En outre, le ministère de l'intérieur va participer à deux appels à projets dans le cadre du plan de relance. Le premier concerne les opérations d'investissement : nous allons être candidats auprès de Bruno Le Maire, ministre de l'économie, des finances et de la relance, et d'Olivier Dussopt, ministre délégué chargé des comptes publics, pour un total de 1,63 milliard d'euros, c'est-à-dire quasiment un quart du plan de relance immobilier, afin de financer des projets immobiliers de police et de gendarmerie, dont vous êtes nombreux à me saisir. Nous espérons que Bercy sera attentif à ces dossiers, à la condition évidemment qu'ils correspondent aux volontés du Parlement et du Gouvernement. Parmi les opérations visées, 330 relèvent de la police, 472 de la gendarmerie, 611 de l'administration préfectorale et 32 de la sécurité civile.

Le second appel à projets est celui placé sous l'autorité de Mme Amélie de Montchalin, ministre de la transformation et de la fonction publiques. Au titre du plan de relance numérique, nous allons demander beaucoup d'argent, plus de 100 millions d'euros, afin de réaliser de grands projets tels que la carte d'identité électronique, le réseau radio du futur ou France alerte, ce dispositif qui, dans des situations comme celle de l'accident de Lubrizol, remplacera les sirènes par des moyens d'interpellation de la population bien plus efficaces.

Voilà en quelques mots ce que je souhaitais dire. J'aurai peut-être l'occasion de répondre aux interventions des députés pendant l'examen des amendements.

Je précise en attendant, en ce qui concerne les élections, monsieur Savignat, que la décision revient au Parlement : c'est lui qui a voté l'inscription dans la loi de la date de mars 2021. S'il fallait la changer, sur proposition du Gouvernement, seul le Parlement déciderait.

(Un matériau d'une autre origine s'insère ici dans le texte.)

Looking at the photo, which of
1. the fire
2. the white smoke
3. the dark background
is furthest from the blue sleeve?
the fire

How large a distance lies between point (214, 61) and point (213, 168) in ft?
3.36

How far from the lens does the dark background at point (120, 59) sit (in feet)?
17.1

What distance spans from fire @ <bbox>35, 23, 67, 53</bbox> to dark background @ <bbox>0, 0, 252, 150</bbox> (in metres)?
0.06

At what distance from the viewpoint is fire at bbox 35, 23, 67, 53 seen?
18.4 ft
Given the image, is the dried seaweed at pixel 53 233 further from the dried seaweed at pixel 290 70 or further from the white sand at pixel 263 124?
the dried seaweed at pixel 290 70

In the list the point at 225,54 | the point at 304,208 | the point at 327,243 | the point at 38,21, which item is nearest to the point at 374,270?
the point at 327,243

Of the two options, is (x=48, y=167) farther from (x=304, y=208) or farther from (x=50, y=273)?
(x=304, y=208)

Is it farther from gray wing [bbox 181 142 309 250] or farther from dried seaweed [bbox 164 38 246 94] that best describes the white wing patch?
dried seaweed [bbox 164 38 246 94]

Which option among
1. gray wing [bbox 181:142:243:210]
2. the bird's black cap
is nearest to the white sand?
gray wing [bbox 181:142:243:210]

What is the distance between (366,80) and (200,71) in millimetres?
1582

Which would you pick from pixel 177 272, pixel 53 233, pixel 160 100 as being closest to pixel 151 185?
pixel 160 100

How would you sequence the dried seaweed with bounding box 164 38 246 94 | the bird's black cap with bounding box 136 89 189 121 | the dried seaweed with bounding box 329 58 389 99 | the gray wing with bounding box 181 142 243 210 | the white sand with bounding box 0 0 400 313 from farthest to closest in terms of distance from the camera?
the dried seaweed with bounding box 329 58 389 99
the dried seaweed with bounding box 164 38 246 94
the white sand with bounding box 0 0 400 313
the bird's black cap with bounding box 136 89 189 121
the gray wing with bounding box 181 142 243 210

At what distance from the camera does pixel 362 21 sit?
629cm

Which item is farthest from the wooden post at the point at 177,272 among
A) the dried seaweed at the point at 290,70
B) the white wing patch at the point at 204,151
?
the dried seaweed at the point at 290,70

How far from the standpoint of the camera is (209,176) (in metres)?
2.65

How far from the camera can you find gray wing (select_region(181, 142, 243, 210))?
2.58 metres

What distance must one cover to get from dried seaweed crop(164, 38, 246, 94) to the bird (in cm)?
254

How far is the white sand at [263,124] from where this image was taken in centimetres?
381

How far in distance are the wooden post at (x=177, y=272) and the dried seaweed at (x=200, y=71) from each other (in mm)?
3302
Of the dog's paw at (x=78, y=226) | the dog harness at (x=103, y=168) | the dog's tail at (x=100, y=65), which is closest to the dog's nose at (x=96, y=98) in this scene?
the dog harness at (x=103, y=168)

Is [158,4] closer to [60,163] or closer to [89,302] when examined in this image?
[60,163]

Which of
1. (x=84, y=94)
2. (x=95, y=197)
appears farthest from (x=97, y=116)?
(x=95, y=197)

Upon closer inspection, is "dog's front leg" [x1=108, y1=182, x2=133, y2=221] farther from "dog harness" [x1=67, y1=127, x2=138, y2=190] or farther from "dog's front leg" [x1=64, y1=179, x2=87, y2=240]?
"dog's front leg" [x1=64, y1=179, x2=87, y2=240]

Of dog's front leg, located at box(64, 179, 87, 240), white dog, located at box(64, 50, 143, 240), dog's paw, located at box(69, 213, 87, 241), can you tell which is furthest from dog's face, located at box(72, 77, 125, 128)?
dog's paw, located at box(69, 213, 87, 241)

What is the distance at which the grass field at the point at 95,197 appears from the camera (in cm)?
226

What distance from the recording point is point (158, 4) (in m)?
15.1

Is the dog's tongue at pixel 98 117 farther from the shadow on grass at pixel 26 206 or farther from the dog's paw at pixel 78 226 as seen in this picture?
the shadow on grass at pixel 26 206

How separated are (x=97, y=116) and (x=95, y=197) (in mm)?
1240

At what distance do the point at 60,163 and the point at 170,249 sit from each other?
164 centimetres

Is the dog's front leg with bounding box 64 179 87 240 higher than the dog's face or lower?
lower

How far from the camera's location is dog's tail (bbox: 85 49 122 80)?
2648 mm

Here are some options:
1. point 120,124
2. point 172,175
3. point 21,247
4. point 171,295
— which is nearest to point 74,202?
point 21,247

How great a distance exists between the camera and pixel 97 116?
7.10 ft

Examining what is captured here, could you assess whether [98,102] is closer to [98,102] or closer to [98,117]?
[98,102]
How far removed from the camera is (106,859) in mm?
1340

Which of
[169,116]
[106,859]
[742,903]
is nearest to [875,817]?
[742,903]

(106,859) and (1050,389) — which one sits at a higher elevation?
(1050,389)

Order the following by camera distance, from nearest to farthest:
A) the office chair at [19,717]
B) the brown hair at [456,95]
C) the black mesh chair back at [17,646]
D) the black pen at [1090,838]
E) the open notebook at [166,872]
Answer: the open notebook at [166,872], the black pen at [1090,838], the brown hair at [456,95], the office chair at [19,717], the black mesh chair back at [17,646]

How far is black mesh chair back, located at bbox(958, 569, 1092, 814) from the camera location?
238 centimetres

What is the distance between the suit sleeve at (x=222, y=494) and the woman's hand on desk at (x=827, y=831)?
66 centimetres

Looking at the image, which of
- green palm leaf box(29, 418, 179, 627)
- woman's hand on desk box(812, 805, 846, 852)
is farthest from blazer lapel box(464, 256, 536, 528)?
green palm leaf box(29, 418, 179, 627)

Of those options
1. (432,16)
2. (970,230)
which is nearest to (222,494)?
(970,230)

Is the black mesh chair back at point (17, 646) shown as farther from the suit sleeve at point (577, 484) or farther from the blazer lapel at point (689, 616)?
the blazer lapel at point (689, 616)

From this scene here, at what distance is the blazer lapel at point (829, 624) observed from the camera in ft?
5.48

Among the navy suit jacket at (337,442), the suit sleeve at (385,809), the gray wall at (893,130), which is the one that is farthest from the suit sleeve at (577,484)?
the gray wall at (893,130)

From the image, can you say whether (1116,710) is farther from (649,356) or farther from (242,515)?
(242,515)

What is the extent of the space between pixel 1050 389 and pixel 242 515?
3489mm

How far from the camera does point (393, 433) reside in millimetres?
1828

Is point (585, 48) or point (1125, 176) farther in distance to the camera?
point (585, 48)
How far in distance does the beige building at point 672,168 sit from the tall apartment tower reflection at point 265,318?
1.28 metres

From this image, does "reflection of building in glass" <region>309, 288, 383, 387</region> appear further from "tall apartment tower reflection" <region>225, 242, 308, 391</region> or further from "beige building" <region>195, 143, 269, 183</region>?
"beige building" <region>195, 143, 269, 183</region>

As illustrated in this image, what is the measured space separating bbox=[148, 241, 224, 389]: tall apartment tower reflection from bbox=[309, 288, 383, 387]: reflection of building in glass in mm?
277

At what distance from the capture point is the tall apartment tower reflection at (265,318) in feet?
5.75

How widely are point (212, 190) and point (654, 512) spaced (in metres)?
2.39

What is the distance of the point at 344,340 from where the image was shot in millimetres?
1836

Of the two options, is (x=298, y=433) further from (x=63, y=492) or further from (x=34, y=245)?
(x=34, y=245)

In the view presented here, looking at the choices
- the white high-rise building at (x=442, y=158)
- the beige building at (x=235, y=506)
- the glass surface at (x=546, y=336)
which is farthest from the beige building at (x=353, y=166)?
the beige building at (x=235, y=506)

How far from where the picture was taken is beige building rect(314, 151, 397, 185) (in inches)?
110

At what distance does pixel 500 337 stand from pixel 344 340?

M. Batut a évoqué la question de la réserve de précaution. Je partage son opinion ; quand j'étais à Bercy, j'ai baissé les crédits de 8 à 3 %. J'avais défendu l'idée qu'il fallait éviter, dans les projets de budget pour 2021 et 2022, de ne geler que des crédits qui ne pourraient pas être « dégelés » par la suite. Je m'engage donc pour les prochaines années, à geler de vrais crédits, c'est-à-dire ceux qu'on peut vraiment dégeler, et non ceux alloués aux dépenses courantes, notamment dans la gendarmerie.

Enfin, je partage entièrement la position de M. Viala quant à l'accompagnement des associations agréées. J'ai augmenté le budget concerné quand je suis arrivé au ministère de l'intérieur et je travaille avec mon collègue ministre des solidarités et de la santé pour débloquer l'argent que nous devons effectivement à ces associations.